Post-election protest and attacks on ethnic minorities erupted following defeat of incumbent President Đukanović. Đukanović, who had ruled country for three decades, 1 Sept conceded defeat following 30 Aug election, accusing Serbia of stoking ethno-nationalist tensions; Belgrade same day denied meddling in election; election dominated by controversial Freedom of Confession Act that critics argue facilitates govt register of all religious sites in attempt to reduce role of Serbian Orthodox Church. Three opposition coalitions –For the Future of Montenegro, Peace is Our Nation and Black in White – 9 Sept signed coalition agreement promising to uphold country’s commitment to joining EU bloc. Meanwhile, post-electoral attacks broke out against ethnic minorities as supporters of pro-Serb parties reportedly attacked Bosniaks and Albanians in northern towns, and caused material damage to an Islamic community centre in the northern town of Plvelja 2 Sept.
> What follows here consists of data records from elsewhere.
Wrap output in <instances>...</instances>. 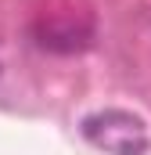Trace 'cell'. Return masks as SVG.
Listing matches in <instances>:
<instances>
[{"instance_id": "1", "label": "cell", "mask_w": 151, "mask_h": 155, "mask_svg": "<svg viewBox=\"0 0 151 155\" xmlns=\"http://www.w3.org/2000/svg\"><path fill=\"white\" fill-rule=\"evenodd\" d=\"M83 137L108 155H144L148 152V126L144 119L122 108H104L83 119Z\"/></svg>"}]
</instances>
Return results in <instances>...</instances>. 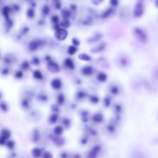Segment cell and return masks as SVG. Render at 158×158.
I'll use <instances>...</instances> for the list:
<instances>
[{
    "mask_svg": "<svg viewBox=\"0 0 158 158\" xmlns=\"http://www.w3.org/2000/svg\"><path fill=\"white\" fill-rule=\"evenodd\" d=\"M67 31L65 29L62 27H59L56 29L54 32V36L58 40L63 41L66 39L67 36Z\"/></svg>",
    "mask_w": 158,
    "mask_h": 158,
    "instance_id": "cell-1",
    "label": "cell"
},
{
    "mask_svg": "<svg viewBox=\"0 0 158 158\" xmlns=\"http://www.w3.org/2000/svg\"><path fill=\"white\" fill-rule=\"evenodd\" d=\"M47 69L49 72L52 73H56L60 70L59 65L57 64L55 61H50L48 62L47 64Z\"/></svg>",
    "mask_w": 158,
    "mask_h": 158,
    "instance_id": "cell-2",
    "label": "cell"
},
{
    "mask_svg": "<svg viewBox=\"0 0 158 158\" xmlns=\"http://www.w3.org/2000/svg\"><path fill=\"white\" fill-rule=\"evenodd\" d=\"M106 46V43L105 42H102L98 44L96 46L91 49V52L93 53H98L101 52L105 49Z\"/></svg>",
    "mask_w": 158,
    "mask_h": 158,
    "instance_id": "cell-3",
    "label": "cell"
},
{
    "mask_svg": "<svg viewBox=\"0 0 158 158\" xmlns=\"http://www.w3.org/2000/svg\"><path fill=\"white\" fill-rule=\"evenodd\" d=\"M134 16L135 17H140L143 14V6L140 2H138L136 5L134 11Z\"/></svg>",
    "mask_w": 158,
    "mask_h": 158,
    "instance_id": "cell-4",
    "label": "cell"
},
{
    "mask_svg": "<svg viewBox=\"0 0 158 158\" xmlns=\"http://www.w3.org/2000/svg\"><path fill=\"white\" fill-rule=\"evenodd\" d=\"M134 34H135L136 38L139 39L140 40L144 41L146 39V35L144 34V32L139 28L135 29V30H134Z\"/></svg>",
    "mask_w": 158,
    "mask_h": 158,
    "instance_id": "cell-5",
    "label": "cell"
},
{
    "mask_svg": "<svg viewBox=\"0 0 158 158\" xmlns=\"http://www.w3.org/2000/svg\"><path fill=\"white\" fill-rule=\"evenodd\" d=\"M81 72L84 76H91L93 73V68L90 65H86L82 68Z\"/></svg>",
    "mask_w": 158,
    "mask_h": 158,
    "instance_id": "cell-6",
    "label": "cell"
},
{
    "mask_svg": "<svg viewBox=\"0 0 158 158\" xmlns=\"http://www.w3.org/2000/svg\"><path fill=\"white\" fill-rule=\"evenodd\" d=\"M40 46V42L39 41L32 40L29 44V49L32 51H36Z\"/></svg>",
    "mask_w": 158,
    "mask_h": 158,
    "instance_id": "cell-7",
    "label": "cell"
},
{
    "mask_svg": "<svg viewBox=\"0 0 158 158\" xmlns=\"http://www.w3.org/2000/svg\"><path fill=\"white\" fill-rule=\"evenodd\" d=\"M51 85L53 88L58 90V89L61 88V86H62V82L59 78H54L51 81Z\"/></svg>",
    "mask_w": 158,
    "mask_h": 158,
    "instance_id": "cell-8",
    "label": "cell"
},
{
    "mask_svg": "<svg viewBox=\"0 0 158 158\" xmlns=\"http://www.w3.org/2000/svg\"><path fill=\"white\" fill-rule=\"evenodd\" d=\"M114 12V9L112 8V7H109V8H107L106 9L105 11H103V12L101 14V16L103 19H106V18H109V16L113 13Z\"/></svg>",
    "mask_w": 158,
    "mask_h": 158,
    "instance_id": "cell-9",
    "label": "cell"
},
{
    "mask_svg": "<svg viewBox=\"0 0 158 158\" xmlns=\"http://www.w3.org/2000/svg\"><path fill=\"white\" fill-rule=\"evenodd\" d=\"M92 120L93 121H94V122H96V123H100L103 121V116L101 113H99V112H97V113H95L92 117Z\"/></svg>",
    "mask_w": 158,
    "mask_h": 158,
    "instance_id": "cell-10",
    "label": "cell"
},
{
    "mask_svg": "<svg viewBox=\"0 0 158 158\" xmlns=\"http://www.w3.org/2000/svg\"><path fill=\"white\" fill-rule=\"evenodd\" d=\"M103 37V35L100 33H97L93 35V36H91L88 39V42L90 43H94L98 41V40L101 39Z\"/></svg>",
    "mask_w": 158,
    "mask_h": 158,
    "instance_id": "cell-11",
    "label": "cell"
},
{
    "mask_svg": "<svg viewBox=\"0 0 158 158\" xmlns=\"http://www.w3.org/2000/svg\"><path fill=\"white\" fill-rule=\"evenodd\" d=\"M64 64L65 67L70 69H73L75 67L74 62L70 58H66L64 61Z\"/></svg>",
    "mask_w": 158,
    "mask_h": 158,
    "instance_id": "cell-12",
    "label": "cell"
},
{
    "mask_svg": "<svg viewBox=\"0 0 158 158\" xmlns=\"http://www.w3.org/2000/svg\"><path fill=\"white\" fill-rule=\"evenodd\" d=\"M96 78L98 81L101 82H105L107 80V76L105 72H100L97 74L96 76Z\"/></svg>",
    "mask_w": 158,
    "mask_h": 158,
    "instance_id": "cell-13",
    "label": "cell"
},
{
    "mask_svg": "<svg viewBox=\"0 0 158 158\" xmlns=\"http://www.w3.org/2000/svg\"><path fill=\"white\" fill-rule=\"evenodd\" d=\"M2 14L3 16H5L6 19H7V18H9V12H11V9L10 7L9 6H5L2 8Z\"/></svg>",
    "mask_w": 158,
    "mask_h": 158,
    "instance_id": "cell-14",
    "label": "cell"
},
{
    "mask_svg": "<svg viewBox=\"0 0 158 158\" xmlns=\"http://www.w3.org/2000/svg\"><path fill=\"white\" fill-rule=\"evenodd\" d=\"M70 25V22L69 19H63V20L61 21V23H60L61 27L64 28L65 29L69 27Z\"/></svg>",
    "mask_w": 158,
    "mask_h": 158,
    "instance_id": "cell-15",
    "label": "cell"
},
{
    "mask_svg": "<svg viewBox=\"0 0 158 158\" xmlns=\"http://www.w3.org/2000/svg\"><path fill=\"white\" fill-rule=\"evenodd\" d=\"M61 14H62L64 19H69L70 17V16H71V12H70L69 9H67V8L62 9L61 11Z\"/></svg>",
    "mask_w": 158,
    "mask_h": 158,
    "instance_id": "cell-16",
    "label": "cell"
},
{
    "mask_svg": "<svg viewBox=\"0 0 158 158\" xmlns=\"http://www.w3.org/2000/svg\"><path fill=\"white\" fill-rule=\"evenodd\" d=\"M78 58L82 61H91V57L87 53H80L78 55Z\"/></svg>",
    "mask_w": 158,
    "mask_h": 158,
    "instance_id": "cell-17",
    "label": "cell"
},
{
    "mask_svg": "<svg viewBox=\"0 0 158 158\" xmlns=\"http://www.w3.org/2000/svg\"><path fill=\"white\" fill-rule=\"evenodd\" d=\"M15 58L14 56H12L11 54H10V56L7 55L5 57V59H4V61H5V63L7 64H12L14 61H15Z\"/></svg>",
    "mask_w": 158,
    "mask_h": 158,
    "instance_id": "cell-18",
    "label": "cell"
},
{
    "mask_svg": "<svg viewBox=\"0 0 158 158\" xmlns=\"http://www.w3.org/2000/svg\"><path fill=\"white\" fill-rule=\"evenodd\" d=\"M33 76L35 78L37 79V80H41L43 78V75L42 73L41 72L40 70H35L33 72Z\"/></svg>",
    "mask_w": 158,
    "mask_h": 158,
    "instance_id": "cell-19",
    "label": "cell"
},
{
    "mask_svg": "<svg viewBox=\"0 0 158 158\" xmlns=\"http://www.w3.org/2000/svg\"><path fill=\"white\" fill-rule=\"evenodd\" d=\"M77 51V48L74 45H70L67 48V53L70 55H74Z\"/></svg>",
    "mask_w": 158,
    "mask_h": 158,
    "instance_id": "cell-20",
    "label": "cell"
},
{
    "mask_svg": "<svg viewBox=\"0 0 158 158\" xmlns=\"http://www.w3.org/2000/svg\"><path fill=\"white\" fill-rule=\"evenodd\" d=\"M58 114L54 113V112L53 114H52L50 116L49 120V122H51V123H55L57 120H58Z\"/></svg>",
    "mask_w": 158,
    "mask_h": 158,
    "instance_id": "cell-21",
    "label": "cell"
},
{
    "mask_svg": "<svg viewBox=\"0 0 158 158\" xmlns=\"http://www.w3.org/2000/svg\"><path fill=\"white\" fill-rule=\"evenodd\" d=\"M80 115L82 116V119L84 122H86L88 120V112L86 110H83L82 111L80 112Z\"/></svg>",
    "mask_w": 158,
    "mask_h": 158,
    "instance_id": "cell-22",
    "label": "cell"
},
{
    "mask_svg": "<svg viewBox=\"0 0 158 158\" xmlns=\"http://www.w3.org/2000/svg\"><path fill=\"white\" fill-rule=\"evenodd\" d=\"M10 132L7 129H4L2 130L1 132V137L3 138H5V140L7 139L10 136Z\"/></svg>",
    "mask_w": 158,
    "mask_h": 158,
    "instance_id": "cell-23",
    "label": "cell"
},
{
    "mask_svg": "<svg viewBox=\"0 0 158 158\" xmlns=\"http://www.w3.org/2000/svg\"><path fill=\"white\" fill-rule=\"evenodd\" d=\"M110 92L112 94L116 95L119 93V89L116 85H112L110 88Z\"/></svg>",
    "mask_w": 158,
    "mask_h": 158,
    "instance_id": "cell-24",
    "label": "cell"
},
{
    "mask_svg": "<svg viewBox=\"0 0 158 158\" xmlns=\"http://www.w3.org/2000/svg\"><path fill=\"white\" fill-rule=\"evenodd\" d=\"M57 101H58V105H62L64 102L65 101V97L62 93L59 94L58 96V98H57Z\"/></svg>",
    "mask_w": 158,
    "mask_h": 158,
    "instance_id": "cell-25",
    "label": "cell"
},
{
    "mask_svg": "<svg viewBox=\"0 0 158 158\" xmlns=\"http://www.w3.org/2000/svg\"><path fill=\"white\" fill-rule=\"evenodd\" d=\"M63 132V129L61 126L59 125H58V126L56 127L54 129V133L57 135H60Z\"/></svg>",
    "mask_w": 158,
    "mask_h": 158,
    "instance_id": "cell-26",
    "label": "cell"
},
{
    "mask_svg": "<svg viewBox=\"0 0 158 158\" xmlns=\"http://www.w3.org/2000/svg\"><path fill=\"white\" fill-rule=\"evenodd\" d=\"M35 15V11L33 8H29L27 11V16L29 18H33Z\"/></svg>",
    "mask_w": 158,
    "mask_h": 158,
    "instance_id": "cell-27",
    "label": "cell"
},
{
    "mask_svg": "<svg viewBox=\"0 0 158 158\" xmlns=\"http://www.w3.org/2000/svg\"><path fill=\"white\" fill-rule=\"evenodd\" d=\"M42 12L44 15H46V16H47L50 12V8L48 5H44L42 8Z\"/></svg>",
    "mask_w": 158,
    "mask_h": 158,
    "instance_id": "cell-28",
    "label": "cell"
},
{
    "mask_svg": "<svg viewBox=\"0 0 158 158\" xmlns=\"http://www.w3.org/2000/svg\"><path fill=\"white\" fill-rule=\"evenodd\" d=\"M103 103H104V105L105 107H109L111 105V99L109 96H106L103 100Z\"/></svg>",
    "mask_w": 158,
    "mask_h": 158,
    "instance_id": "cell-29",
    "label": "cell"
},
{
    "mask_svg": "<svg viewBox=\"0 0 158 158\" xmlns=\"http://www.w3.org/2000/svg\"><path fill=\"white\" fill-rule=\"evenodd\" d=\"M90 100L91 101V103L96 104V103H98L99 98L96 95H91V96H90Z\"/></svg>",
    "mask_w": 158,
    "mask_h": 158,
    "instance_id": "cell-30",
    "label": "cell"
},
{
    "mask_svg": "<svg viewBox=\"0 0 158 158\" xmlns=\"http://www.w3.org/2000/svg\"><path fill=\"white\" fill-rule=\"evenodd\" d=\"M21 105H22V107H23V108H28L29 106V100L26 98L23 99L22 101V103H21Z\"/></svg>",
    "mask_w": 158,
    "mask_h": 158,
    "instance_id": "cell-31",
    "label": "cell"
},
{
    "mask_svg": "<svg viewBox=\"0 0 158 158\" xmlns=\"http://www.w3.org/2000/svg\"><path fill=\"white\" fill-rule=\"evenodd\" d=\"M59 17H58L57 15H54L51 17V21L54 23V24H58V22H59Z\"/></svg>",
    "mask_w": 158,
    "mask_h": 158,
    "instance_id": "cell-32",
    "label": "cell"
},
{
    "mask_svg": "<svg viewBox=\"0 0 158 158\" xmlns=\"http://www.w3.org/2000/svg\"><path fill=\"white\" fill-rule=\"evenodd\" d=\"M86 96V94L85 92L83 91H79L78 93H77V97L78 99H83Z\"/></svg>",
    "mask_w": 158,
    "mask_h": 158,
    "instance_id": "cell-33",
    "label": "cell"
},
{
    "mask_svg": "<svg viewBox=\"0 0 158 158\" xmlns=\"http://www.w3.org/2000/svg\"><path fill=\"white\" fill-rule=\"evenodd\" d=\"M6 27H7V29H11V27L12 26V25H13V22L12 21L11 19H9V18H7V19H6Z\"/></svg>",
    "mask_w": 158,
    "mask_h": 158,
    "instance_id": "cell-34",
    "label": "cell"
},
{
    "mask_svg": "<svg viewBox=\"0 0 158 158\" xmlns=\"http://www.w3.org/2000/svg\"><path fill=\"white\" fill-rule=\"evenodd\" d=\"M72 45H74V46L77 47L80 45V41H79V40H78L77 38H73L72 39Z\"/></svg>",
    "mask_w": 158,
    "mask_h": 158,
    "instance_id": "cell-35",
    "label": "cell"
},
{
    "mask_svg": "<svg viewBox=\"0 0 158 158\" xmlns=\"http://www.w3.org/2000/svg\"><path fill=\"white\" fill-rule=\"evenodd\" d=\"M14 76L16 78H19H19H21L23 77V72L21 70H19L16 72Z\"/></svg>",
    "mask_w": 158,
    "mask_h": 158,
    "instance_id": "cell-36",
    "label": "cell"
},
{
    "mask_svg": "<svg viewBox=\"0 0 158 158\" xmlns=\"http://www.w3.org/2000/svg\"><path fill=\"white\" fill-rule=\"evenodd\" d=\"M29 62H28L27 61H23V62L22 63V64H21V67H22V68L23 69H28L29 67Z\"/></svg>",
    "mask_w": 158,
    "mask_h": 158,
    "instance_id": "cell-37",
    "label": "cell"
},
{
    "mask_svg": "<svg viewBox=\"0 0 158 158\" xmlns=\"http://www.w3.org/2000/svg\"><path fill=\"white\" fill-rule=\"evenodd\" d=\"M122 111V107L120 105H116L114 106V111L117 114L120 113V112Z\"/></svg>",
    "mask_w": 158,
    "mask_h": 158,
    "instance_id": "cell-38",
    "label": "cell"
},
{
    "mask_svg": "<svg viewBox=\"0 0 158 158\" xmlns=\"http://www.w3.org/2000/svg\"><path fill=\"white\" fill-rule=\"evenodd\" d=\"M38 99L40 101H46L47 100V99H48V97L45 94H40L38 95Z\"/></svg>",
    "mask_w": 158,
    "mask_h": 158,
    "instance_id": "cell-39",
    "label": "cell"
},
{
    "mask_svg": "<svg viewBox=\"0 0 158 158\" xmlns=\"http://www.w3.org/2000/svg\"><path fill=\"white\" fill-rule=\"evenodd\" d=\"M1 109L4 112L7 111V109H8V107H7V106L6 103H3V102H2V103H1Z\"/></svg>",
    "mask_w": 158,
    "mask_h": 158,
    "instance_id": "cell-40",
    "label": "cell"
},
{
    "mask_svg": "<svg viewBox=\"0 0 158 158\" xmlns=\"http://www.w3.org/2000/svg\"><path fill=\"white\" fill-rule=\"evenodd\" d=\"M32 63L35 64V65H38L40 63V59L37 57H34V58L32 59Z\"/></svg>",
    "mask_w": 158,
    "mask_h": 158,
    "instance_id": "cell-41",
    "label": "cell"
},
{
    "mask_svg": "<svg viewBox=\"0 0 158 158\" xmlns=\"http://www.w3.org/2000/svg\"><path fill=\"white\" fill-rule=\"evenodd\" d=\"M33 153H34V154L35 156L38 157V156H40L41 151H40V149H35L34 150V151H33Z\"/></svg>",
    "mask_w": 158,
    "mask_h": 158,
    "instance_id": "cell-42",
    "label": "cell"
},
{
    "mask_svg": "<svg viewBox=\"0 0 158 158\" xmlns=\"http://www.w3.org/2000/svg\"><path fill=\"white\" fill-rule=\"evenodd\" d=\"M54 7L56 8V9H60L61 7V4L60 1H56L54 3Z\"/></svg>",
    "mask_w": 158,
    "mask_h": 158,
    "instance_id": "cell-43",
    "label": "cell"
},
{
    "mask_svg": "<svg viewBox=\"0 0 158 158\" xmlns=\"http://www.w3.org/2000/svg\"><path fill=\"white\" fill-rule=\"evenodd\" d=\"M69 123H70V121L68 119H67V118L64 119V120H63V124L65 125H69Z\"/></svg>",
    "mask_w": 158,
    "mask_h": 158,
    "instance_id": "cell-44",
    "label": "cell"
},
{
    "mask_svg": "<svg viewBox=\"0 0 158 158\" xmlns=\"http://www.w3.org/2000/svg\"><path fill=\"white\" fill-rule=\"evenodd\" d=\"M52 110L53 111H54V113H56V112H58V106H56V105H53L52 106Z\"/></svg>",
    "mask_w": 158,
    "mask_h": 158,
    "instance_id": "cell-45",
    "label": "cell"
},
{
    "mask_svg": "<svg viewBox=\"0 0 158 158\" xmlns=\"http://www.w3.org/2000/svg\"><path fill=\"white\" fill-rule=\"evenodd\" d=\"M43 158H51V155L48 152H46L45 154H44Z\"/></svg>",
    "mask_w": 158,
    "mask_h": 158,
    "instance_id": "cell-46",
    "label": "cell"
},
{
    "mask_svg": "<svg viewBox=\"0 0 158 158\" xmlns=\"http://www.w3.org/2000/svg\"><path fill=\"white\" fill-rule=\"evenodd\" d=\"M8 72H9V70H8V69H4L2 70V74H3V75H6V74H7Z\"/></svg>",
    "mask_w": 158,
    "mask_h": 158,
    "instance_id": "cell-47",
    "label": "cell"
},
{
    "mask_svg": "<svg viewBox=\"0 0 158 158\" xmlns=\"http://www.w3.org/2000/svg\"><path fill=\"white\" fill-rule=\"evenodd\" d=\"M14 7V10L16 11H18L19 10V6L18 5H14L13 6Z\"/></svg>",
    "mask_w": 158,
    "mask_h": 158,
    "instance_id": "cell-48",
    "label": "cell"
},
{
    "mask_svg": "<svg viewBox=\"0 0 158 158\" xmlns=\"http://www.w3.org/2000/svg\"><path fill=\"white\" fill-rule=\"evenodd\" d=\"M110 3L112 6H116L117 5L118 1H110Z\"/></svg>",
    "mask_w": 158,
    "mask_h": 158,
    "instance_id": "cell-49",
    "label": "cell"
}]
</instances>
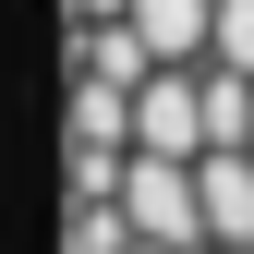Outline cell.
I'll list each match as a JSON object with an SVG mask.
<instances>
[{"label": "cell", "mask_w": 254, "mask_h": 254, "mask_svg": "<svg viewBox=\"0 0 254 254\" xmlns=\"http://www.w3.org/2000/svg\"><path fill=\"white\" fill-rule=\"evenodd\" d=\"M121 218H133V242L206 254V182H194V157H145V145H133V170H121Z\"/></svg>", "instance_id": "1"}, {"label": "cell", "mask_w": 254, "mask_h": 254, "mask_svg": "<svg viewBox=\"0 0 254 254\" xmlns=\"http://www.w3.org/2000/svg\"><path fill=\"white\" fill-rule=\"evenodd\" d=\"M133 145L145 157H206L218 121H206V61H157L133 85Z\"/></svg>", "instance_id": "2"}, {"label": "cell", "mask_w": 254, "mask_h": 254, "mask_svg": "<svg viewBox=\"0 0 254 254\" xmlns=\"http://www.w3.org/2000/svg\"><path fill=\"white\" fill-rule=\"evenodd\" d=\"M194 182H206V254L218 242H254V145H206Z\"/></svg>", "instance_id": "3"}, {"label": "cell", "mask_w": 254, "mask_h": 254, "mask_svg": "<svg viewBox=\"0 0 254 254\" xmlns=\"http://www.w3.org/2000/svg\"><path fill=\"white\" fill-rule=\"evenodd\" d=\"M121 12H133V37L157 61H206L218 49V0H121Z\"/></svg>", "instance_id": "4"}, {"label": "cell", "mask_w": 254, "mask_h": 254, "mask_svg": "<svg viewBox=\"0 0 254 254\" xmlns=\"http://www.w3.org/2000/svg\"><path fill=\"white\" fill-rule=\"evenodd\" d=\"M206 61H230V73H254V0H218V49Z\"/></svg>", "instance_id": "5"}, {"label": "cell", "mask_w": 254, "mask_h": 254, "mask_svg": "<svg viewBox=\"0 0 254 254\" xmlns=\"http://www.w3.org/2000/svg\"><path fill=\"white\" fill-rule=\"evenodd\" d=\"M133 254H182V242H133Z\"/></svg>", "instance_id": "6"}, {"label": "cell", "mask_w": 254, "mask_h": 254, "mask_svg": "<svg viewBox=\"0 0 254 254\" xmlns=\"http://www.w3.org/2000/svg\"><path fill=\"white\" fill-rule=\"evenodd\" d=\"M218 254H254V242H218Z\"/></svg>", "instance_id": "7"}]
</instances>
Religious leaders and opposition parties called for calm; top Orthodox Bishop Metropolitan Amfilohije 2 Sept called attacks an affront to “every citizen of Montenegro”. Thousands of protesters 6 Sept gathered in capital Podgorica to contest Serb nationalist imagery featuring prominently in opposition celebrations. New parliament 23 Sept convened, approved new govt composed of three electoral coalitions with slim majority of 41 seats; leader of pro-Serbian opposition party Zradvko Krivokapić appointed new PM.